Data Transformations & Data Security

Over a decade ago I posted "Code Pages and Security Issues" - which touches on an interesting case of security checks when the data is transformed.

In short: If you run a security check on your data, and then do some sort of transformation on that data, then your data may no longer be secure.  In math speak, security tests and transformations are not "communitive."  Their order is important.

In other words:  Do whatever transformations you need to do, and THEN do your security check.

There are a bajillion things we do in computing that cause data to be transformed to some other shape or view.  Very few of those are truly 1:1 operations, and therein lies the problem.  The things that my input represents may not end up being represented the same way in my output.

Indeed, if I have an input and an output string, then I must be expecting that the information is being transformed! (otherwise why would I be calling the function?)
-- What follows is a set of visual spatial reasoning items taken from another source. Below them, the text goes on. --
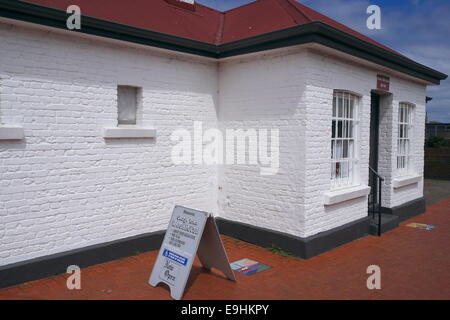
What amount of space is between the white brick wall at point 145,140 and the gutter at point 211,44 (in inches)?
9.7

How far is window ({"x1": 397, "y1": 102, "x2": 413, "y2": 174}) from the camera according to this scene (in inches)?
365

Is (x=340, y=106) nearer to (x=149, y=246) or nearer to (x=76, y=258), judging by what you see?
(x=149, y=246)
There are lots of places that this can happen.  Some of them are more obvious than others:

  • Codepages (what I focused on last time)
  • Escape and Quoted Sequences
  • Named Entities
  • Casing conversions
  • String Normalizations
  • Parsing and Tokenizing
  • XML or other markup
  • Clients and Servers
  • Allow/Deny Lists
  • Starting in the Middle
  • Are the Klingon?
  • Everything I forgot (or can't know)


Codepages (aka Encodings) aren't transitive.
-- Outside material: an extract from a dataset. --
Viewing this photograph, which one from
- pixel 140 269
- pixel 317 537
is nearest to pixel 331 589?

I tried to think of one that is transitive for this example, but even the UTF transforms have different spaces of illegal codepoints.  For example, a  high surrogate in UTF-16 cannot be encoded in UTF-8 or UTF-32 without a matching low surrogate.  If a bad byte creeps into your sequence, either accidentally or maliciously, then you're at the whim of the decoder's error handling, which could be dropping the unknown byte(s), returning replacement character(s), or even allowing the illegal sequence if the library missed that test case.

Every other codepage is far worse.  The set of characters allowed in Windows-1252 and UTF-8 differs wildly.  Fortunately UTF-8 is a superset, however some APIs allow "best fit" mappings or other behavior.  The conversion is guaranteed not to round trip, but whether characters are dropped, replaced with ?, or best-fit can vary.  Even the meaning of the various codepoints can change depending on the OS platform or library being used.  Larger encodings tend to be worse at that.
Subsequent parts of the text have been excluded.